PROBLEM TO WORK ON —
Duplicate the blog entry on political conventions below in full, word for word.

EXTRACT TO READ —
________

Friday July 25th, 2025 12:05AM

Oh, me oh. Oh, my oh. Oh Cleveland, Ohio.

Follow Mitch's adventures in Cleveland throughout the week of the Republican National Convention. He'll be updating his blog several times each day. Click here to see the latest entries. And listen to Joel and Mitch each morning during the convention for a special two-hour edition of "Morning Talk" from 9-11 a.m.

I’ve long had a deep interest in politics. I spent most of my reporting career interviewing mayors, governors, senators and presidential candidates.

I’ve covered nearly every election since Billy Fleming let me cover the elections for the Early County News when I was in high school. I love the adrenaline of election night.

I had left journalism and was working in public relations in 2002 when Sonny Perdue – a man I knew and had covered extensively in Houston County – ran for and won election as governor of Georgia. I was miserable, sitting at home on election night and not out covering the story. By 2006, I was back in a newsroom.

I can still remember when the political bug bit me. It was 1976. Jimmy Carter, had announced he was running for president, and the thought that a Georgian could become president fascinated me. I was just 12, so the difference between a liberal and a conservative was a bit of a mystery for me.

But I got caught up in the process. I followed all the primaries. I became mesmerized by the conventions. That year, the Democrats met in Madison Square Garden in New York City.

I loved the speeches and the reactions they’d get from the delegates. I loved the delegates with their funny hats. I loved the tens of thousands of balloons that dropped from the ceiling when Carter accepted the nomination of his party.

________

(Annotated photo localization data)

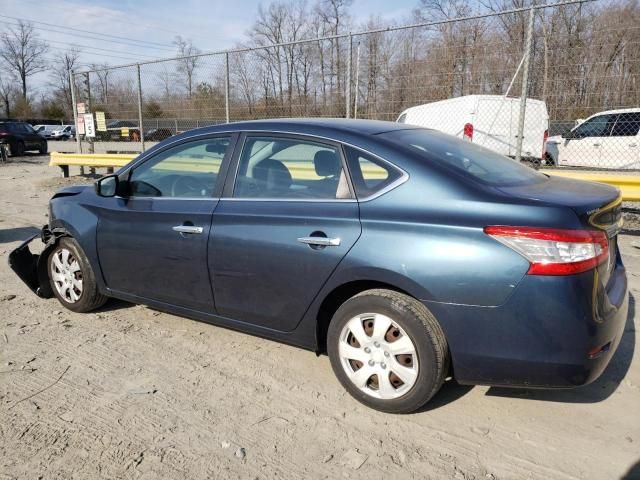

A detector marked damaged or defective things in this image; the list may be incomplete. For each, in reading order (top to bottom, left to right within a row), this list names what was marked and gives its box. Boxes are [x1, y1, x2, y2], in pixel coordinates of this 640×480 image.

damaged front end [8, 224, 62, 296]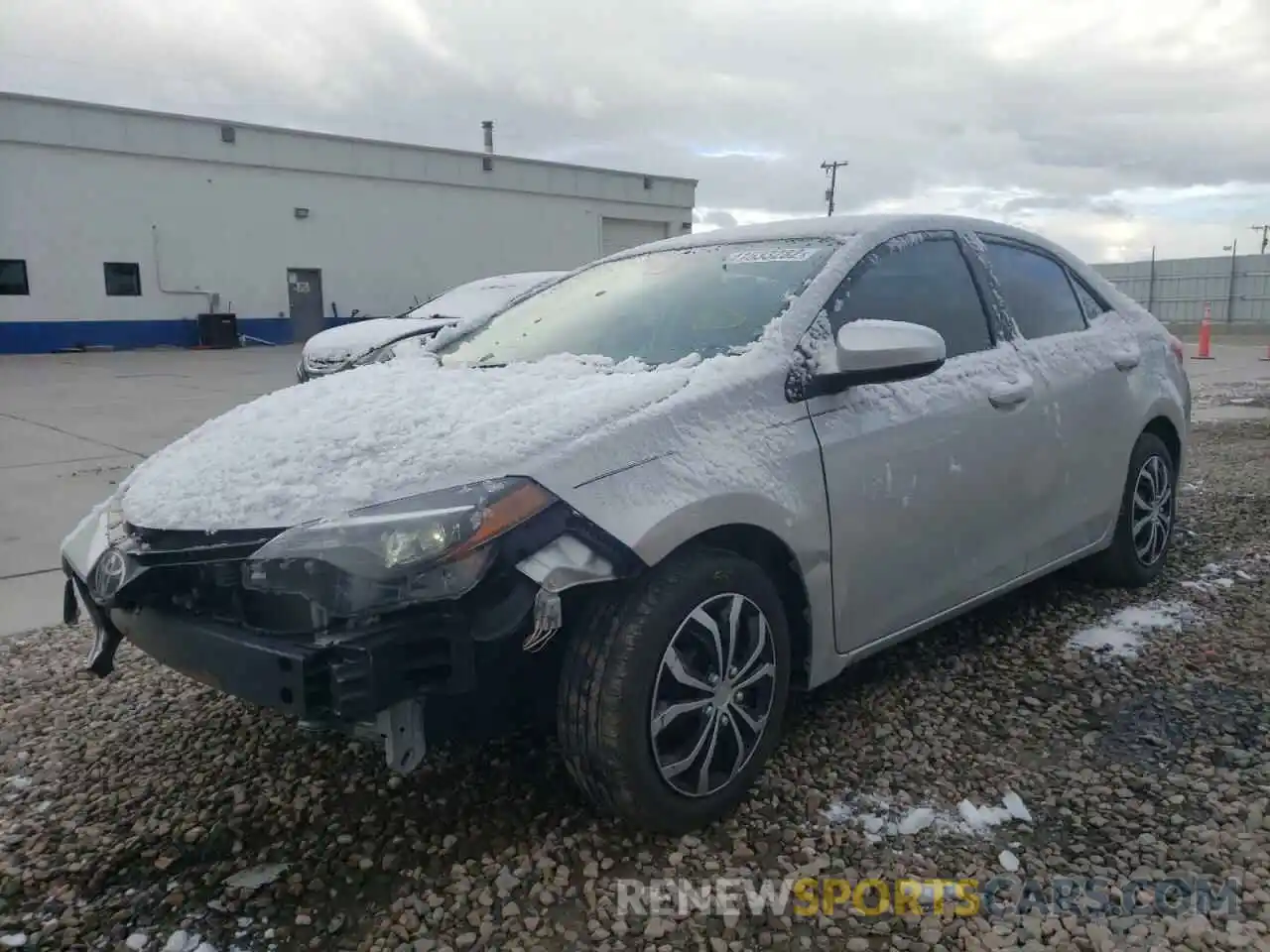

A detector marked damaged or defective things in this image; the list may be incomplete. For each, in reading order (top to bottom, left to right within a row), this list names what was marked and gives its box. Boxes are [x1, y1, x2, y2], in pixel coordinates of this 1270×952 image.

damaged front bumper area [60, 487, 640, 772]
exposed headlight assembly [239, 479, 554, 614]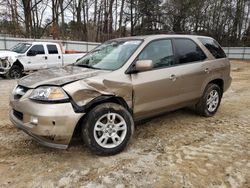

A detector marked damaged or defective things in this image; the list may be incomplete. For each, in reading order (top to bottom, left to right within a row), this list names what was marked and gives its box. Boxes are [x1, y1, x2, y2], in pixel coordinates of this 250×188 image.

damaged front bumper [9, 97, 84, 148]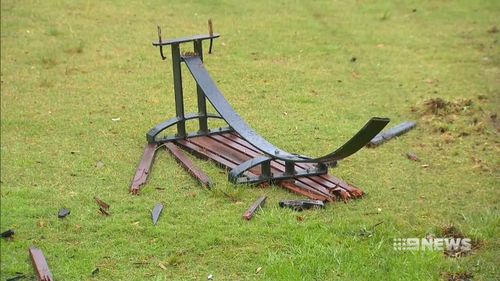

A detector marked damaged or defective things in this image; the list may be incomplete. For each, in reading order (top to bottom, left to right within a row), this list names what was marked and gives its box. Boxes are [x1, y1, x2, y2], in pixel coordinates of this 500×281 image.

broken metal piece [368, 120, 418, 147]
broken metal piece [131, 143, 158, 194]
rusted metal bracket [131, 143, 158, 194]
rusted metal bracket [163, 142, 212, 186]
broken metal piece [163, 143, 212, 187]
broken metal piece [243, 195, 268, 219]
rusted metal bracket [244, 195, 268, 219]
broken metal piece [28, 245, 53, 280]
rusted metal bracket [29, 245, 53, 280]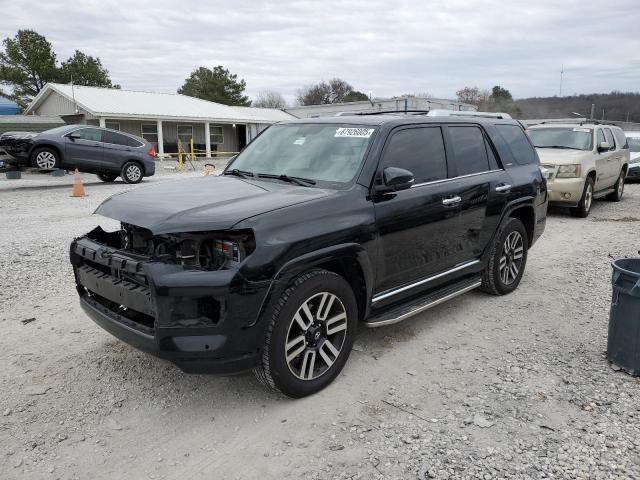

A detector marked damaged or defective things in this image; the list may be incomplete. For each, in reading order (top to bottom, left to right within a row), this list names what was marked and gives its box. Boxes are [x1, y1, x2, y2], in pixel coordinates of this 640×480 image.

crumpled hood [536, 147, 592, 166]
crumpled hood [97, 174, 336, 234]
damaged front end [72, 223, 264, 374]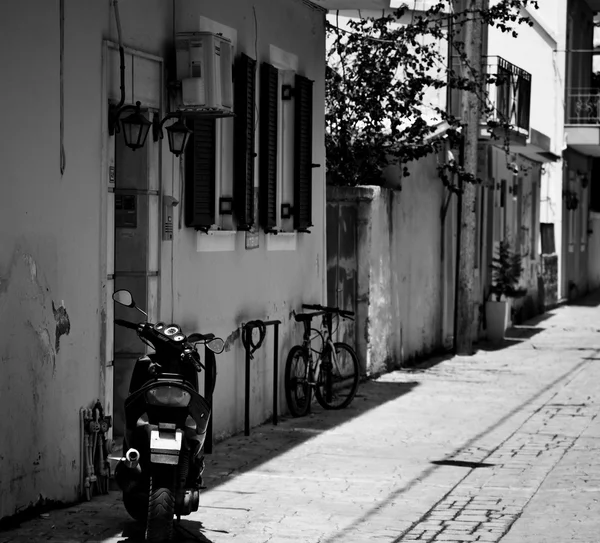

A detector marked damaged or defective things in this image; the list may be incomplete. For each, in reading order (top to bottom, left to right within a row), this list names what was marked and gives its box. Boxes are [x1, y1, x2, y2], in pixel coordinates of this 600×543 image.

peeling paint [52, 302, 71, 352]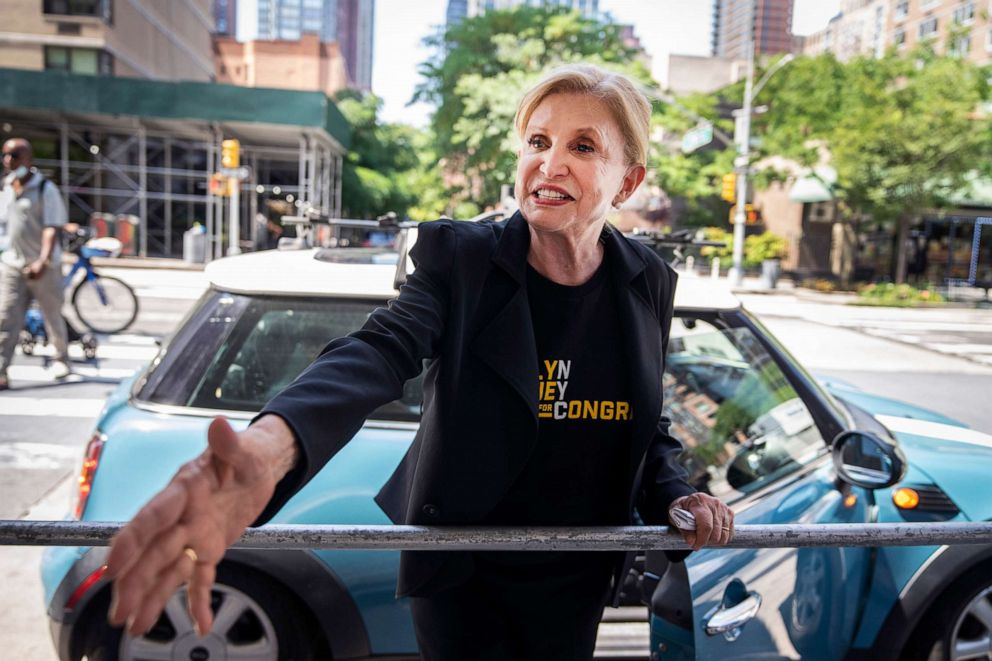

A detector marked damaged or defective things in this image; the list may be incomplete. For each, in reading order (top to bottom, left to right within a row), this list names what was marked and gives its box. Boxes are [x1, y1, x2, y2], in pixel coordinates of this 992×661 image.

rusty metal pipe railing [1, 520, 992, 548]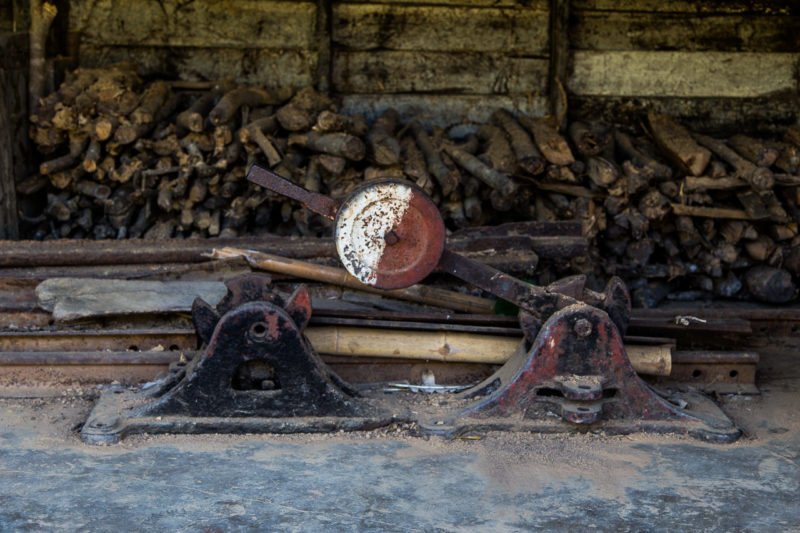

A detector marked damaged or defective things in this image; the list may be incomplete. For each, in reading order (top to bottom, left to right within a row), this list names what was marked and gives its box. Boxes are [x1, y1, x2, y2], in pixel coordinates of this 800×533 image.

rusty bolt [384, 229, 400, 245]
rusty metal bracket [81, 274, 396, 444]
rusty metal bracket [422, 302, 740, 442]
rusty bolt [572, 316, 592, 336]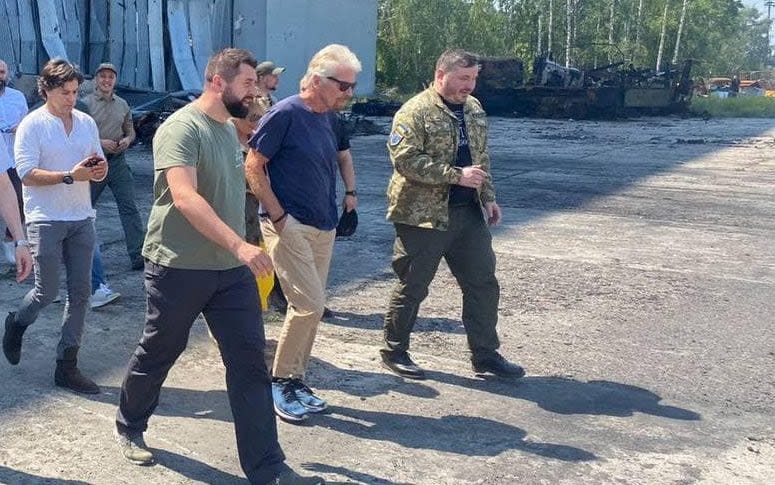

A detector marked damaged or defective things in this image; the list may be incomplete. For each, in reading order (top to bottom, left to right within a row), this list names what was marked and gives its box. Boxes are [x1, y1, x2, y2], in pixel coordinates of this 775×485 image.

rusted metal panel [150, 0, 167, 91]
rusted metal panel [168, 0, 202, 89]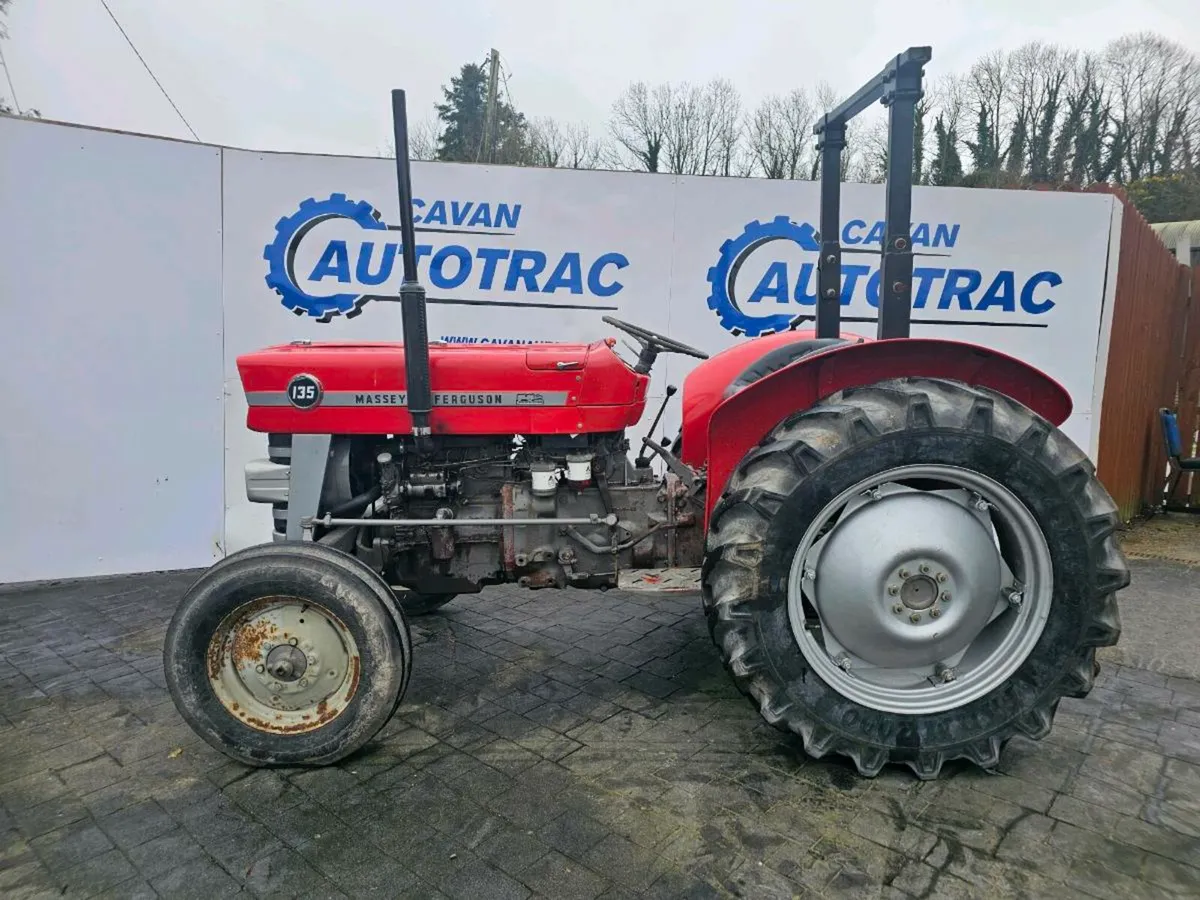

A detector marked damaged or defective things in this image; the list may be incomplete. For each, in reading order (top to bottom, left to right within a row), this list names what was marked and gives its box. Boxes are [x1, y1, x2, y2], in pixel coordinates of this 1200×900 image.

________

FINISHED EXERCISE —
Friday July 25th, 2025 12:05AM

Oh, me oh. Oh, my oh. Oh Cleveland, Ohio.

Follow Mitch's adventures in Cleveland throughout the week of the Republican National Convention. He'll be updating his blog several times each day. Click here to see the latest entries. And listen to Joel and Mitch each morning during the convention for a special two-hour edition of "Morning Talk" from 9-11 a.m.

I’ve long had a deep interest in politics. I spent most of my reporting career interviewing mayors, governors, senators and presidential candidates.

I’ve covered nearly every election since Billy Fleming let me cover the elections for the Early County News when I was in high school. I love the adrenaline of election night.

I had left journalism and was working in public relations in 2002 when Sonny Perdue – a man I knew and had covered extensively in Houston County – ran for and won election as governor of Georgia. I was miserable, sitting at home on election night and not out covering the story. By 2006, I was back in a newsroom.

I can still remember when the political bug bit me. It was 1976. Jimmy Carter, had announced he was running for president, and the thought that a Georgian could become president fascinated me. I was just 12, so the difference between a liberal and a conservative was a bit of a mystery for me.

But I got caught up in the process. I followed all the primaries. I became mesmerized by the conventions. That year, the Democrats met in Madison Square Garden in New York City.

I loved the speeches and the reactions they’d get from the delegates. I loved the delegates with their funny hats. I loved the tens of thousands of balloons that dropped from the ceiling when Carter accepted the nomination of his party.